Over the weekend, as we Georgians noticed all the Florida license plates rolling through town, those who came from Florida braced for a scary experience.
Some of the people who lived in the area where Hurricane Frances swept through didn't have much of a choice of what they would do. They packed up their belongings what they could fit in their cars and drove away, many with the realization that they might never be able to return to their homes again.
Think about Charles and Laura Willis of Fort Pierce, Fla. The Associated Press reported that they sat on a blanket in a high school hallway on Friday because they had nowhere else to go and no way to get there even if they did.
"Believe me, if I had any money I wouldn't be sitting here," said Laura Willis, 42, whose $5.15-an-hour income from sporadic work cleaning up construction sites is all there is to supplement her husband's disability check. "I'd be sitting in a motel somewhere."
Can you even imagine what that must be like? These people left behind the homes they'd worked hard to pay for, the jobs they'd grown accustomed to, and packed up their kids and some clothes and are now living in hotels or camping out at Atlanta Motor Speedway.
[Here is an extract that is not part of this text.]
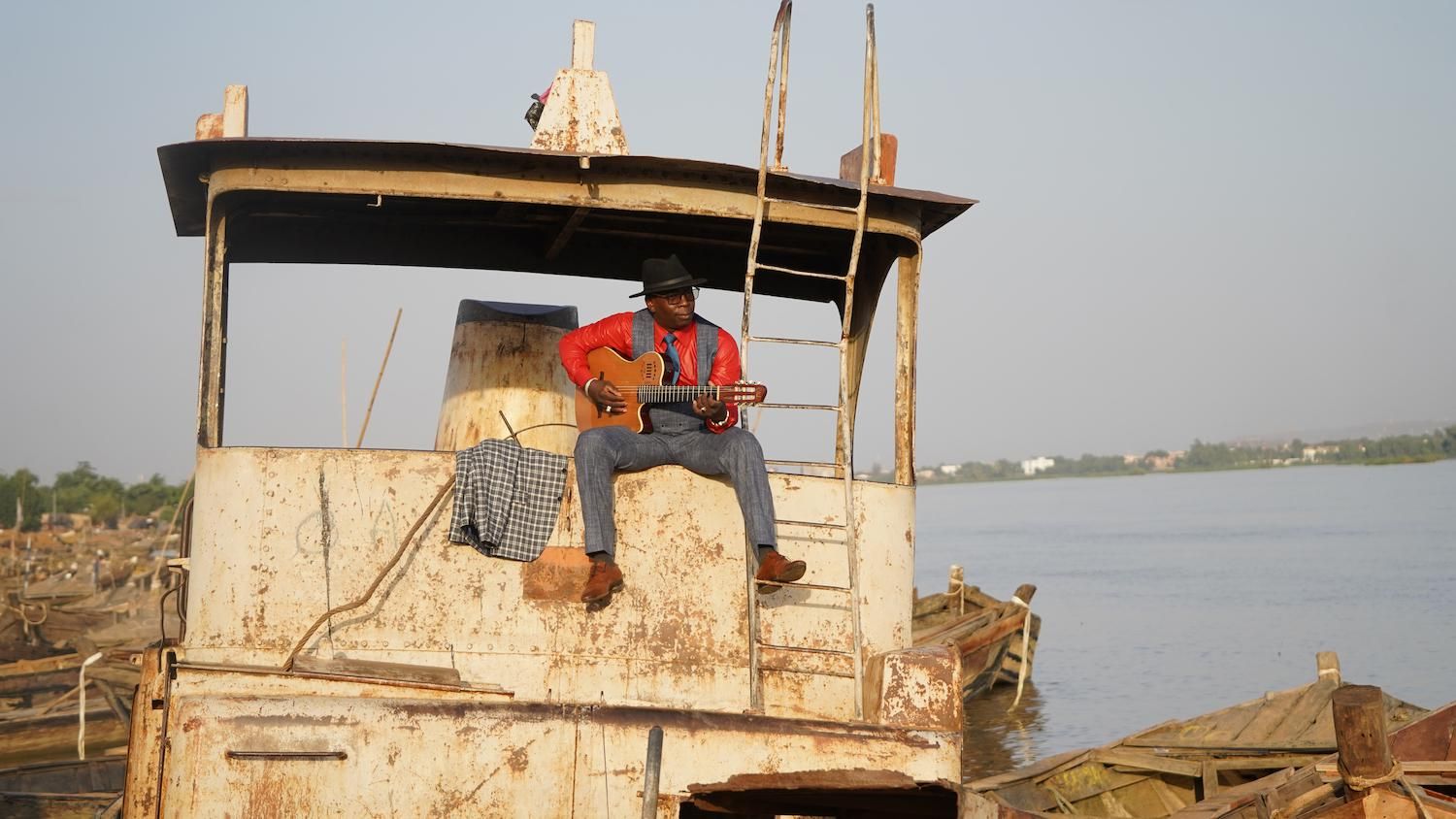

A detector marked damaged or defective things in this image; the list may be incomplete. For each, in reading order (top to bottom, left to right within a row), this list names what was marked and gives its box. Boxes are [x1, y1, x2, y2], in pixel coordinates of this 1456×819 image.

rusted metal wall [182, 444, 909, 721]
rusty boat [128, 3, 990, 814]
We need to help these people. Many have opened their hearts and homes, and we need to continue in this spirit of giving. The general manager of Atlanta Motor Speedway generously opened the campgrounds there for those who have fled the hurricane.
These people need money, food and shelter. Think about that when you go to sleep tonight in your bed in your air conditioned home after a healthy meal.
Natural disasters can happen at any time and can affect millions of people. The only way to get through something like this is to have the luxury of depending on the kindness of others to help in the hard times.
This is a good time for those who have children to teach young people the value in helping others. The people who fled the hurricane didn't do anything to deserve this fate, and it is our civic duty to help them.
Sit down with your family this evening and think of a way you can help someone else. If you foster the practice of helping others, they will be there to help you when you need it.